A value of null Net Cleared Virtual quantities at a given node will indicate no virtual bids submitted at that node while a value of zero will indicate virtual supply and demand Awards netted to zero.

Convergence Bidding Nodal MW Limits- Posts the MW limits used by the ISO in formulating nodal MW constraints used as needed to help ensure an AC solution. An upper and lower limit is defined for each Eligible Pnode other than an Eligible Pnode established for an Intertie. This report is triggered with the publication of the Day-Ahead results.

Aggregated Generation Outages - Generator de-rates and outages which are considered in the Day-Ahead Market. Report is generated from the list of de-rates and outages that are known at the time of publication, typically 5:00 AM PPT the day prior to the operating day. Aggregated into a total MW capacity reduction amount by trading hub (NP15, ZP26, and SP15) and fuel category (thermal, hydro, renewable). The thermal fuel category includes gas, oil, nuclear, biomass, and waste fuel types. For ZP26 the resources are aggregated into a single category, due to low counts of hydro and renewable resources.

EIM BAA Hourly Base NSI- This report will provide the hourly base net scheduled interchange (NSI) for each of the balancing authority areas at the T-40, T-55, and T-75 timeframes.

• _Provided material_
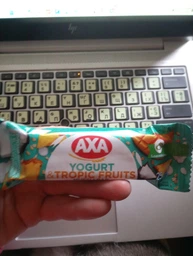 Упаковка зерновых батончиков AXA со вкусом йогурта и тропическими фруктами 25 г х 24 шт (4820008129437)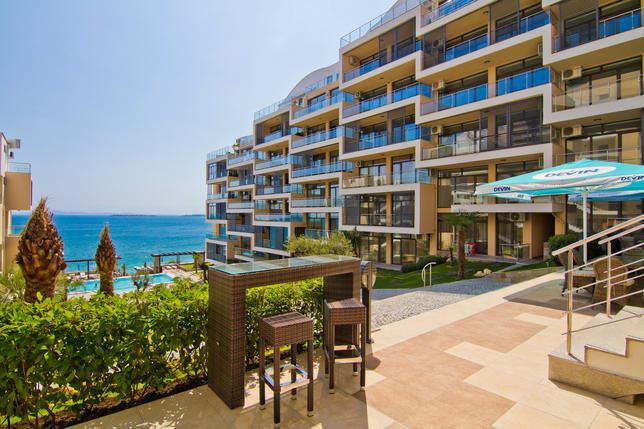 Gemütliche Zweizimmerwohnung mit Panoramablick auf das Meer und die Berge in Sveti Vlas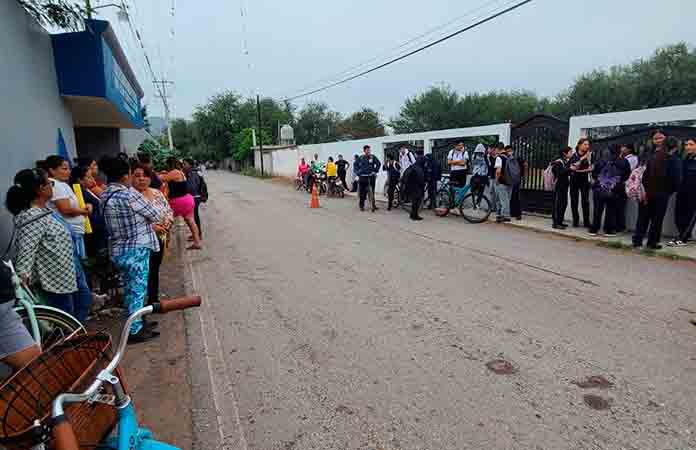 Paterfamilias toman Telesecundaria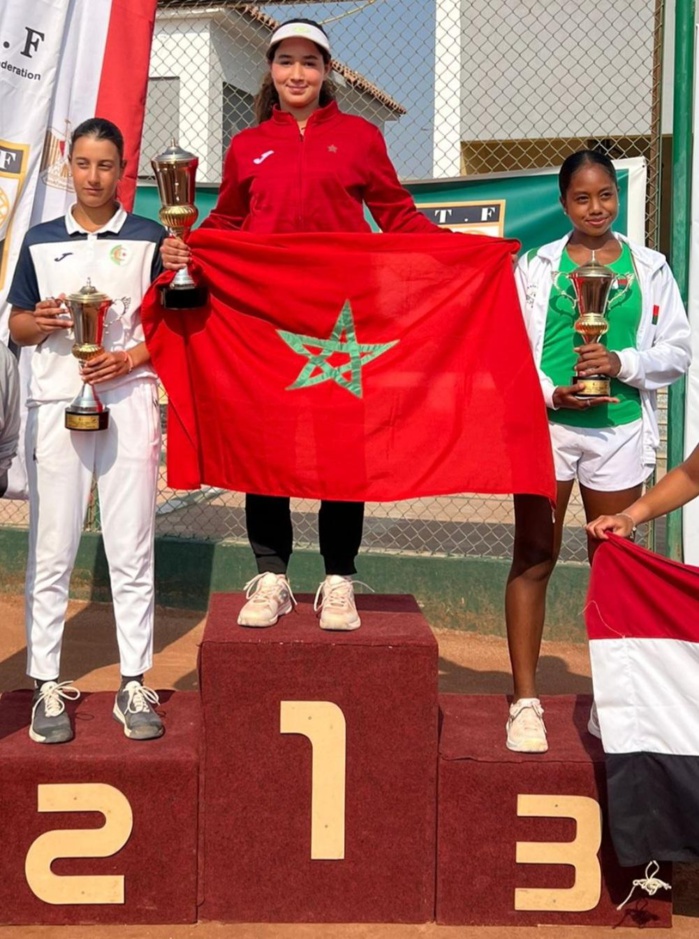 Le podium au féminin avec Malak El Allami sur la plus haute marche du podium Le podium au féminin avec Malak El Allami sur la plus haute marche du podium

• _Task instructions_
Answer these from the report descriptions above:
1. What does a null Net Cleared Virtual value at a node indicate?
2. What event triggers the Convergence Bidding Nodal MW Limits report?
3. Which fuel types make up the thermal category in the Aggregated Generation Outages report?

• _Answer to this exercise_
1. No virtual bids were submitted at that node.
2. The publication of the Day-Ahead results.
3. Gas, oil, nuclear, biomass, and waste.